You’re probably suitably justified, but when you’re depositing some money to play on one of the best Australian online casino sites on the go, do you ever stop to think about the amalgamation of the two industries that come together to make that simple transaction happen? Technology and the financial sector come together to make up FinTech…
Plaid is one of the leading open banking startups in the fintech landscape, worth $13.4 billion. Plaid helps other FinTech startups such as Robinhood connect customers “bank accounts, view balances and make payments. Banking as a Service (BaaS) is a trend in the fintech industry that uses APIs to provide access to banking infrastructure for companies outside the financial sector.
Despite the slow roll-out, open banking is revolutionizing the FinTech sector. Technologies such as open banking APIs, blockchain, and artificial intelligence enable FinTech founders to level the playing field and attract legacy businesses. Old names in the financial sector are choosing to invest in FinTech startups to gain foothold in the burgeoning digital banking industry.
Financial institutions also see Open Banking as an opportunity to facilitate the networking of data between banks and fintech startups. Similar to open banking APIs that enable users to provide their bank details to fintECHs, new platforms will allow them to access payroll, insurance, credit and ERP information. In 2021, some FinTech experts believe that transactional financial institutions will work with FinTech companies.
In this way, wage and financial services open up new opportunities for employers, businesses, lenders, and fintech companies. Payroll FinTech companies offer FinTech banks the ability to divert paychecks from established checking accounts and offer payment and credit services. Supporters of FinTech payroll speak of the service from a financial wellness perspective as analogous to the struggle of small businesses, the struggle of FinTech payroll moving up the value chain of deposits and payments.
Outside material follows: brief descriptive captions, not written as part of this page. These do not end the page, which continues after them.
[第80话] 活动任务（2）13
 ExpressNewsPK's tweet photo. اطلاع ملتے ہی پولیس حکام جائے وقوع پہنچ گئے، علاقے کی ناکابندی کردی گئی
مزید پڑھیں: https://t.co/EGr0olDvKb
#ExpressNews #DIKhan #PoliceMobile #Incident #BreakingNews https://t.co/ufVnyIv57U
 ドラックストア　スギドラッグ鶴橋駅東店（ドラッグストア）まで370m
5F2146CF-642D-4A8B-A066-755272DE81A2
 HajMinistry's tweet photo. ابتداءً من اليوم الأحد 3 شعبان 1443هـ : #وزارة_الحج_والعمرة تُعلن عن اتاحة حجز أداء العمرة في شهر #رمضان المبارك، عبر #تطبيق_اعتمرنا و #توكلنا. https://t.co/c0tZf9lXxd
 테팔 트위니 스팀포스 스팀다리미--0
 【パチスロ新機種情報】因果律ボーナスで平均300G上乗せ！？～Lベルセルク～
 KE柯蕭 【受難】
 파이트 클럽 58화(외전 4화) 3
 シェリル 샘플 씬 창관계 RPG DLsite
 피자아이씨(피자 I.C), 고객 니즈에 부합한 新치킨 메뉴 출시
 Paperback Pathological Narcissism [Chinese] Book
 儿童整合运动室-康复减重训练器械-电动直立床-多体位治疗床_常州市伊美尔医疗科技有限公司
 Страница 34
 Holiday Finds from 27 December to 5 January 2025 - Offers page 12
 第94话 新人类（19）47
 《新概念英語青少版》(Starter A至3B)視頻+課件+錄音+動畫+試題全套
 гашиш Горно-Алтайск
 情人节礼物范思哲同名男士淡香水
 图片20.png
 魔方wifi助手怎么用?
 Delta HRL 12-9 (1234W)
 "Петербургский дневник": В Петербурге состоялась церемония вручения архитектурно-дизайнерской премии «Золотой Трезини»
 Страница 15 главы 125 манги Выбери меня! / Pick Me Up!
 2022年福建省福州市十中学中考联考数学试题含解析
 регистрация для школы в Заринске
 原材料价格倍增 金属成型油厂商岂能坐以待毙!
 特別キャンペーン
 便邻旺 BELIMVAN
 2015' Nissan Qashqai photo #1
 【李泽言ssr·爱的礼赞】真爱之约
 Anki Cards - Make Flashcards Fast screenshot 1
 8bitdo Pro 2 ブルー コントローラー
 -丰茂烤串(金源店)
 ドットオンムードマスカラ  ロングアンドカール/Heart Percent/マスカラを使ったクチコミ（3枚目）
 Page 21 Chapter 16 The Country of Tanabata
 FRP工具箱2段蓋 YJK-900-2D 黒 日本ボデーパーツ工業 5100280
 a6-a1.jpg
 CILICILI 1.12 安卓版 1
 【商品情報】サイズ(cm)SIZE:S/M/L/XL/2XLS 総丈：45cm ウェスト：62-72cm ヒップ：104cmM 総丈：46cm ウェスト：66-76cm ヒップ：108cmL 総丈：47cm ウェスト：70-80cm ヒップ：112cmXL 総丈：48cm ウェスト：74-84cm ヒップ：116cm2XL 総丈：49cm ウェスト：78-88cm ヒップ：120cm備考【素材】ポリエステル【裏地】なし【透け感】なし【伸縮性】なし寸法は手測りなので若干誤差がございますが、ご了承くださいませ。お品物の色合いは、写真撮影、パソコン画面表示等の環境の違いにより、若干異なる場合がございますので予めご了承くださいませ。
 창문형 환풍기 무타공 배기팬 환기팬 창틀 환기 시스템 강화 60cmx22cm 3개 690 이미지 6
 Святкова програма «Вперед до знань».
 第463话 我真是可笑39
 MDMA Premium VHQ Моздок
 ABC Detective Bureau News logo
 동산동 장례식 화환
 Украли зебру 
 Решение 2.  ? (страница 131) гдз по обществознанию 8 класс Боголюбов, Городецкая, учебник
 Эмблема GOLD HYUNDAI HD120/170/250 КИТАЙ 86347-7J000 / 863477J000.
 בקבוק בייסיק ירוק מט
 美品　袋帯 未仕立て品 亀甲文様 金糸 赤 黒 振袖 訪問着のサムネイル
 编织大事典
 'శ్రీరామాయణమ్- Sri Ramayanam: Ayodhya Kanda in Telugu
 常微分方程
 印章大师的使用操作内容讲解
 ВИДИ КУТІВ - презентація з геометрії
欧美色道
Fintech banks offer a wide range of advanced functionality, including hybrid banking services and financial management apps. Open banking platforms such as Santander and Monzo allow users to check income, transactions, mortgages and loans, and fintech lenders account for a whopping 38% of the country’s credit sector, while their personal bank accounts offer advice on investing and saving.
As the floodgates open, a number of companies are embedding finance in their offerings, and an increasing number of traditional banks are offering their services through companies such as the BAAS model. Traditional banks have introduced the BaaS (Bank as a Service) system and it has raised high expectations of those embedded in the financial sector to support it.
The financial services industry is no exception, and FinTech has become more important in 2020 as companies drive digital change in response to the ongoing crisis. In particular, the COVID-19 pandemic has accelerated the demand for digital products and services and drastically reduced the extent to which FinTech presents challenges and opportunities for all types of financial institutions. FinTech developers will need to keep these trends in mind when they develop new applications and services to deliver the functionality and performance required by the financial industry, something which the best online slots platforms ensure is always optimally operational.